A Catalan official connected with the regional election commission that resigned last week under government threats of massive fines said voting results will be announced after midnight or sometime Monday.
The source, speaking to VOA on condition of anonymity, says votes will be counted manually and results announced by a special election board being formed by “experts and academics”.
Spanish Interior minister Juan Ignacio Zoido says that attempts to legitimize today’s vote are a “parody”.
Violence erupted early in the day when police prevented the president of the Catalan regional government, Carles Puigdemont, from casting a ballot in his home district of Gerona. Police in riot gear charged a crowd that tried to surround them at the polling station, hitting one protestor in the eye with a rubber bullet.
Puigdemont was later filmed voting at another polling station. Catalan authorities urged voters to cast ballots at any open polling station they could find. In some cases people have been casting votes in ballot boxes set up on the streets.
“The Spanish state has prevented Catalans from exercising their rights, giving a terrible image of Spain,” Puigdemont told journalists.
Spanish police officials say that they were let down by the Catalan regional police force who had assured them that they would not allow polling stations to open.
Hastily organized interventions by Spain’s national police and the civil guard gendarmerie raiding polling stations once voting was already underway, led to embarrassing scenes of hooded policemen forcefully removing ballot boxes and abusing voters.

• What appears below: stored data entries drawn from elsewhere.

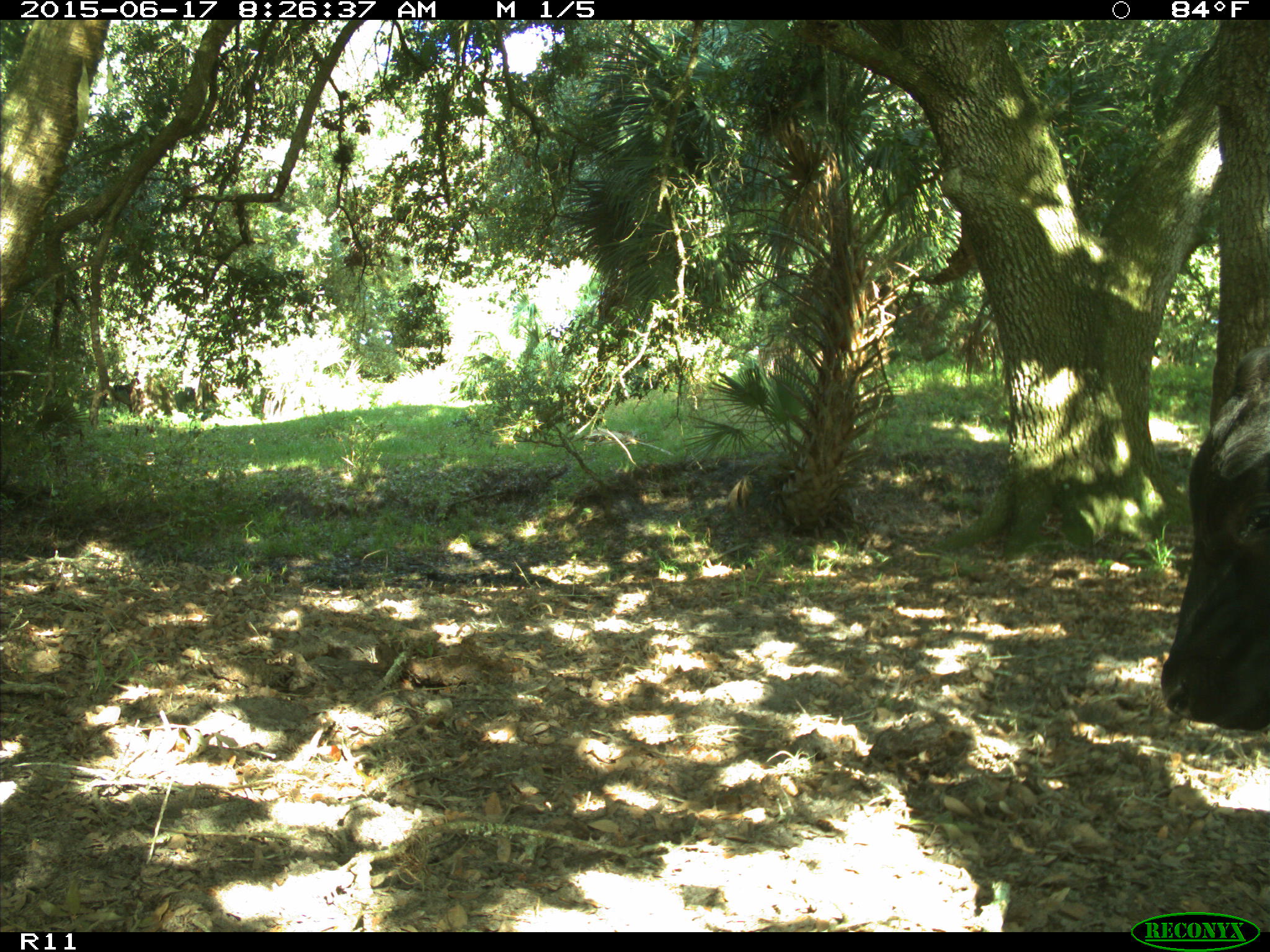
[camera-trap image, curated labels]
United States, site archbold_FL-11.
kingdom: Animalia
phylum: Chordata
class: Mammalia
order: Artiodactyla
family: Bovidae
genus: Bos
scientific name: Bos taurus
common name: domestic cow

By midafternoon balloting seemed to be proceeding normalcy at some main voting stations.
The mainstream social democratic opposition party, PSOE which at first supported the conservative government’s hard line policy towards Catalan secession, called on Spanish Prime Minister Mariano Rajoy and Puigdemont to resign and call new elections.

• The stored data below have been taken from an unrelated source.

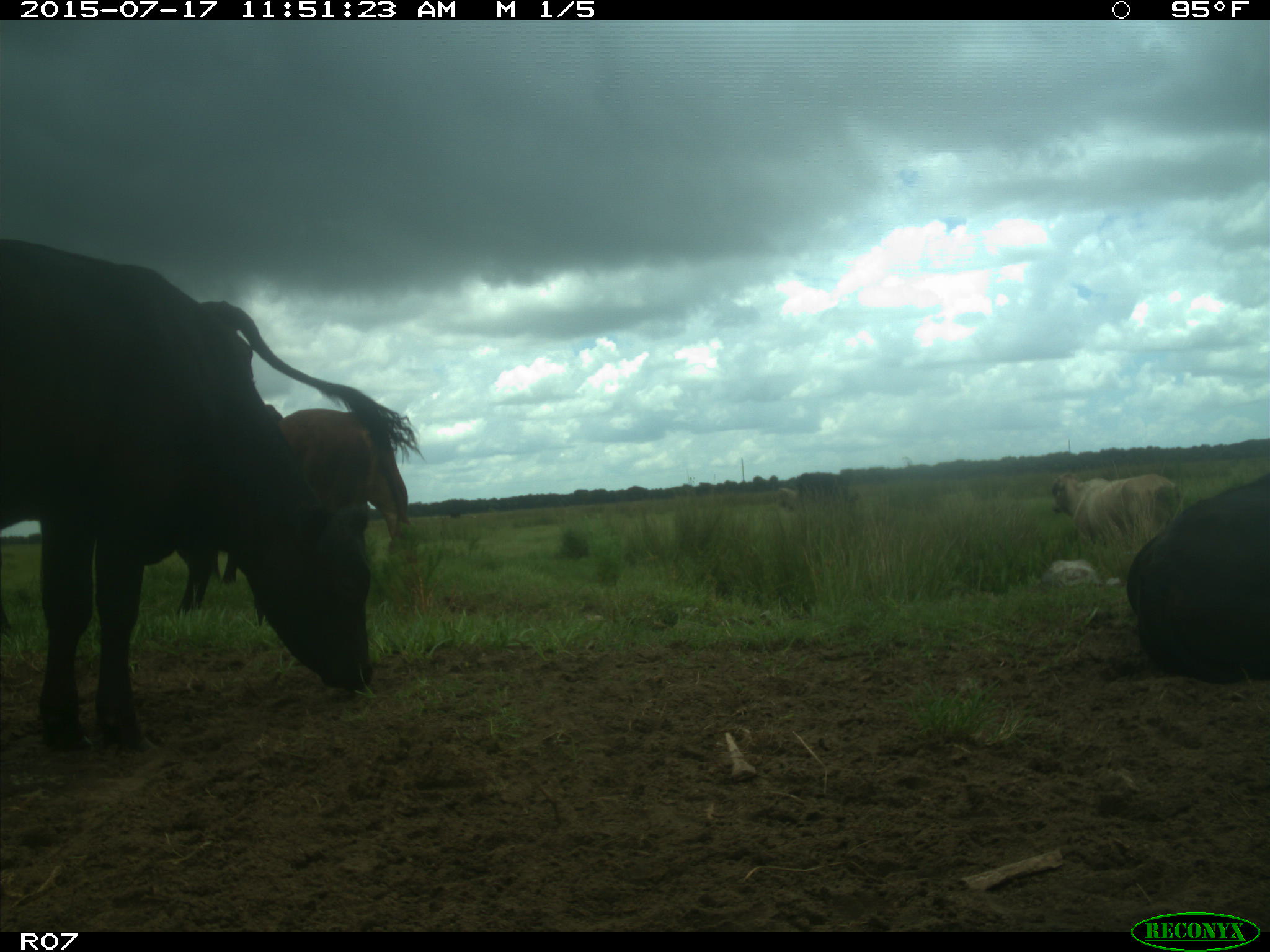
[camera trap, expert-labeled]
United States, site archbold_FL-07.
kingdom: Animalia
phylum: Chordata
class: Mammalia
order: Artiodactyla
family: Bovidae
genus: Bos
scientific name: Bos taurus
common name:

In an apparent protest against the central government’s efforts to abort the referendum, Barcelona’s star soccer team canceled a match with another Spanish team that announced it would play with Spain’s colors sewed on its jerseys.
Under the threat of sanctions from Spain’s football association, the Barcelona team finally agreed to play a closed door match with the team from the Canary Islands, where support for the central government is strong.